Keywords: Campylobacter coli; SNP; genomics; genotyping; source attribution.

FIG 1

Phylogenic tree based on MLST analysis. The minimum spanning tree was generated using GrapeTree from the sequence types of all 896 C. coli isolates, based on 7 MLST genes (aspA, glnA, gltA, glyA, pgm, tkt, and uncA) extracted using the PubMLST platform. Orange represents isolates isolated from chickens, green from cattle, and magenta from pigs. Red is for clinical isolates. Circle sizes are proportional to the number of isolates, and the scale bar represents a genetic distance of 1.

FIG 2

Phylogenic tree built from concatenated selected SNPs. The tree was designed using maximum-likelihood phylogeny between 896 isolate sequences built from the concatenation of all genotypes of the selected SNPs (n = 259). Orange nodes are the chicken population isolates, green nodes are cattle isolates, pink nodes are pig isolates, and red nodes are clinical isolates. The orange circle shows an estimation of the chicken cluster, the green circle shows the cattle cluster, and the pink circle shows the pig cluster. The scale bar represents a genetic distance of 0.24. Clinical isolates are located mostly within the chicken cluster, which is consistent with the probabilistic attribution model.

FIG 3

Host-segregating rate of all variants obtained from the alignment of 450 marker determination isolates against 3 references. Source attribution rates (y axes) were obtained by testing 26,131, 24,395, and 20,827 SNPs from OR12 (a), HC2-48 (b), and ZV1224 (c) references, respectively, and are shown here according to their genome position (left, x axis) and variant proportions (right, x axis). STRUCTURE software was run 3 times for each SNP (average attribution rates are shown here), using 390 randomly selected C. coli isolates as the training data set and 60 randomly selected isolates as the test data set. Orange represents attribution rates and the number of SNPs for chicken source, green for cattle source, and magenta for pig source. A total of 259 SNPs showed attribution rates greater than 70% (red line) for one or more sources and were carried forward for further analyses: 43, 183, and 33 SNPs from chicken, cattle, and pig references, respectively. Scores fluctuated between 30% and 40%, and the highest attribution rates for each host reservoir were found in the corresponding source reference. However, the OR12 reference showed two distinct regions of the genome, one part containing variants discriminating the chicken source and another part the pig source. Two low-variability regions (blanks), where no SNPs from the variant calling step were selected, are also visible.

FIG 4

Correct reattribution proportions of 299 validation isolates using determined SNPs and MLST genes. (a and b) Source attribution strength of selected SNPs (a) and MLST genes (b) estimated using STRUCTURE software. A total of 299 isolates were tested (from the validation data set) using marker determination isolates for training (n = 450). Source attributions were performed 10 times using all selected SNPs (n = 259) and MLST genes (n = 7). Gray bars represent the rate of correct source attribution for chicken population isolates, black bars for cattle isolates, and white bars for pig isolates. An isolate was considered correctly source reattributed with a STRUCTURE score greater than 70%.

FIG 5

Population proportions of clinical isolates from source attribution. (a and b) Source attribution of the clinical data set using selected SNPs (n = 259) (a) and MLST genes (n = 7) (b).
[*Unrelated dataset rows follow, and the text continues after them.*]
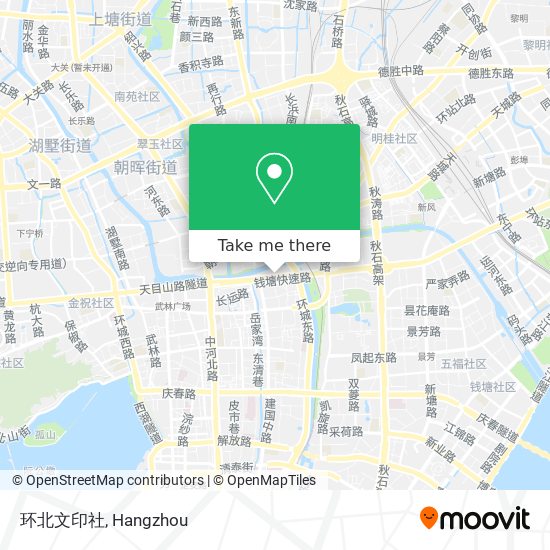 环北文印社 map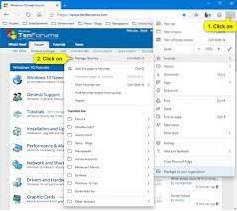 How To Backup Or Export Edge Favorites In Windows 10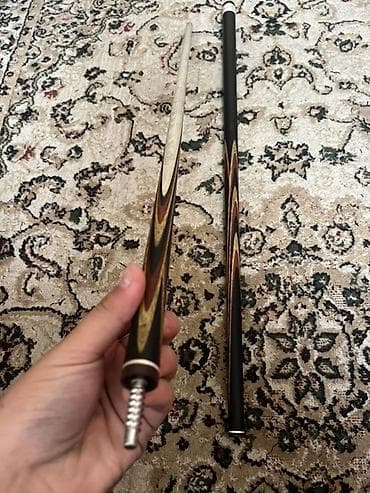 pull and: Кий Виталика Сенсей набойка Чехол - Тип: кий для пула/русского — 4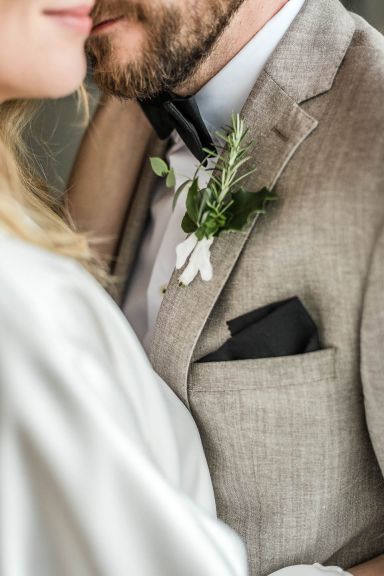 Winter Wedding Hochzeitsoutfit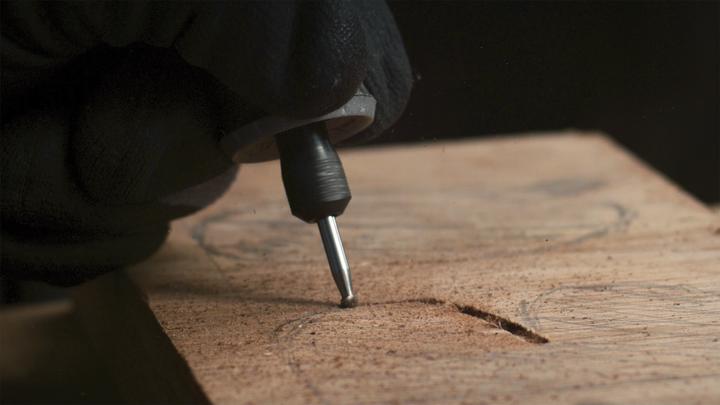 Produktbild Dremel Wolfram-Karbid-Fräser Ø 3,2 mm (1 Stück)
Clinical isolates (n = 147) are represented on the x axis and their attribution probabilities on the y axis in orange for chicken source, green for cattle source, and pink for pig source. The poultry reservoir was estimated as the main source of C. coli contamination in France, with 138 isolates (94%) attributed using host-segregating SNPs and 89 isolates (61%) using MLST (isolates selected with source probabilities of greater than 70%).